En las capitulaciones podemos regular cualquier materia referente al matrimonio, sea relativa al régimen económico (gananciales, separación de bienes, participación) o no. Aprovechamos para recordaros que las capitulaciones han de otorgarse en escritura pública ante notario, que se ha de contraer matrimonio en el plazo de un año y que se pueden modificar estando ya casados.

Pero, como hemos apuntado, también podemos firmar un acuerdo prematrimonial con previsión de ruptura. Para mayor garantía nosotras recomendamos firmar estos acuerdos también ante notario. En ellos podemos regular las consecuencias personales, económicas y patrimoniales de la ruptura.

Si bien lo regulado para el ámbito personal (custodia de los hijos en común) no es vinculante para el Tribunal que esté resolviendo el divorcio, sí lo será si ese acuerdo se incorpora al convenio regulador y el Juez lo aprueba.

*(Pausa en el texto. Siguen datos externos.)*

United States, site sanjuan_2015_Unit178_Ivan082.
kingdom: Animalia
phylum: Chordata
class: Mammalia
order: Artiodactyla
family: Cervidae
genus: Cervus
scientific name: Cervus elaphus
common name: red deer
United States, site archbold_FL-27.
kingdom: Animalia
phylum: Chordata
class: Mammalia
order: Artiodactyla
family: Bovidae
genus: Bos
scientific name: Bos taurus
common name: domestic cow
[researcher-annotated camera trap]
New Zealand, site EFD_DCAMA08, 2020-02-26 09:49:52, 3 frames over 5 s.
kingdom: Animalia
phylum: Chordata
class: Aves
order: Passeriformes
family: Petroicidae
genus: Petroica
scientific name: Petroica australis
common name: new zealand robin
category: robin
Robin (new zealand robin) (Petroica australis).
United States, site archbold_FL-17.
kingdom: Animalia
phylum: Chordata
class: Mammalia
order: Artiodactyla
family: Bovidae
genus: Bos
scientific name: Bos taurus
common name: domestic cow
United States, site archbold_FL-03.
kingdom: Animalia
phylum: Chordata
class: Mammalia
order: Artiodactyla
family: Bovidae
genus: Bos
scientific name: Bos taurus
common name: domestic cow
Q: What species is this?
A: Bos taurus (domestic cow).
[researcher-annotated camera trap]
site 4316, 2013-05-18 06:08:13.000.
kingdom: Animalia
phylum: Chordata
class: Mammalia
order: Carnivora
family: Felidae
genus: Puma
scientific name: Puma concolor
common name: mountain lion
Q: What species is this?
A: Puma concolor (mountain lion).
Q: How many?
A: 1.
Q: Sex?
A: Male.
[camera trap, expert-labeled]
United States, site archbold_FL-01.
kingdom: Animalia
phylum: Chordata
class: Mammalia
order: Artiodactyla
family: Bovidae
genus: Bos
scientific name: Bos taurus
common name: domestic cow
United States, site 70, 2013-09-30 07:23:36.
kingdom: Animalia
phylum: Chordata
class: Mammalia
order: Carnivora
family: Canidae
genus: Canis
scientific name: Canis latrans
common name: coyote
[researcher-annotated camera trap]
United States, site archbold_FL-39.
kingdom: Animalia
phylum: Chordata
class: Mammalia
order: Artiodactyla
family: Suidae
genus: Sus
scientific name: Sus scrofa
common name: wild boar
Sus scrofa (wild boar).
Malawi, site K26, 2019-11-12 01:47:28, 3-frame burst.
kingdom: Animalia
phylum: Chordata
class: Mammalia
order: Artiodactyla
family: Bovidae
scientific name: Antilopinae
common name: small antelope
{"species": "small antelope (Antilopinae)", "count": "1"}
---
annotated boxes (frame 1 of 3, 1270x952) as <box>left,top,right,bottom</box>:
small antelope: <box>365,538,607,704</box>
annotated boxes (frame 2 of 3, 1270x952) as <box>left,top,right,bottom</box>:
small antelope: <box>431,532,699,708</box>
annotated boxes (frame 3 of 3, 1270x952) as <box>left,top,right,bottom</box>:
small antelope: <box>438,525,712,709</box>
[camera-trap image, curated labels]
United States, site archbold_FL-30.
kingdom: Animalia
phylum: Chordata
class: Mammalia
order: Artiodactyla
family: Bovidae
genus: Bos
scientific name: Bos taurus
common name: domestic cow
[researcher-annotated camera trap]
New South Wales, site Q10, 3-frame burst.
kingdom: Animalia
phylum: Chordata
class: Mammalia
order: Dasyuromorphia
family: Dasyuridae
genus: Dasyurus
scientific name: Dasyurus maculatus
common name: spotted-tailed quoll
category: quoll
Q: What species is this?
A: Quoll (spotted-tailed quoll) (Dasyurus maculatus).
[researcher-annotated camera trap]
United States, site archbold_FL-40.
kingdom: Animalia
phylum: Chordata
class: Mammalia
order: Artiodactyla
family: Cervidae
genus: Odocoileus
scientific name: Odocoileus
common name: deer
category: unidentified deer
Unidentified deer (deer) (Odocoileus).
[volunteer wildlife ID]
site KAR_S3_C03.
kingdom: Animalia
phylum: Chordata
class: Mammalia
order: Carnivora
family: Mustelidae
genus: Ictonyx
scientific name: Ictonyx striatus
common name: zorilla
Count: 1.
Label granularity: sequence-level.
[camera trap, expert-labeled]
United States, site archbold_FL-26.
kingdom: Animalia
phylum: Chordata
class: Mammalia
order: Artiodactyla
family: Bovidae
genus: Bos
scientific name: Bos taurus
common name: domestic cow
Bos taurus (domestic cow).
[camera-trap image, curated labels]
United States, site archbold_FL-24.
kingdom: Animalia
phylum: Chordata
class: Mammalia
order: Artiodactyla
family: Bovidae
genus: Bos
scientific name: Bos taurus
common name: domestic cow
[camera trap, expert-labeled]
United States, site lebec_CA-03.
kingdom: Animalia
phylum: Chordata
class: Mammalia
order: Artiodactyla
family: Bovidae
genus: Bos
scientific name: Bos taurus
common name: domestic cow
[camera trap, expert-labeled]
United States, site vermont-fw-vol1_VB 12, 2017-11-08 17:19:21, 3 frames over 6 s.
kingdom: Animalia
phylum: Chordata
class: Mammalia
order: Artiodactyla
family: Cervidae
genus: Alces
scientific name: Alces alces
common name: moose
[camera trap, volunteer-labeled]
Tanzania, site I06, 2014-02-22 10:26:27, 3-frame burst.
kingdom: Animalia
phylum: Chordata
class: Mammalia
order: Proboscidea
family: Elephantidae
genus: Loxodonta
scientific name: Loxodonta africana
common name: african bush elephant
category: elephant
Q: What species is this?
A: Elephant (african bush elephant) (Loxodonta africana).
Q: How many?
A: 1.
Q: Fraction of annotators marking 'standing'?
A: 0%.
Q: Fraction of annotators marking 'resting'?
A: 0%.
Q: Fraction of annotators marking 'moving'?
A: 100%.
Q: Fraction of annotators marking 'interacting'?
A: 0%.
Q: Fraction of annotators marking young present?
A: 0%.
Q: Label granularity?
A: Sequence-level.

Por otro lado, las cuestiones económicas y patrimoniales son el objeto de la mayoría de estos acuerdos. Mediante su firma se pueden llegar a pactos sobre el destino de la vivienda familiar, la pensión compensatoria o la indemnización entre cónyuges. Con relación a la vivienda familiar y habiendo hijos menores en común, el Juez/a tendrá que comprobar que lo acordado respecto a la vivienda respeta el interés superior de los hijos sin dañarlos. De lo contrario, será él o ella quien decida sobre su uso y destino. En el mismo sentido, los pactos sobre la pensión de alimentos que pueda corresponderle a uno de los cónyuges o a los hijos queda reducido al acuerdo al que se llegue respecto a las cantidades sin poder renunciar ni transmitir este derecho en los pactos.

Como se puede observar, la pareja que contraerá matrimonio tiene la oportunidad de prever y regular con antelación su situación futura llegando a acuerdos de forma reflexiva y con el asesoramiento legal que estas materias requieren. Condiciones que, una vez desatado el conflicto, son más difíciles de encontrar.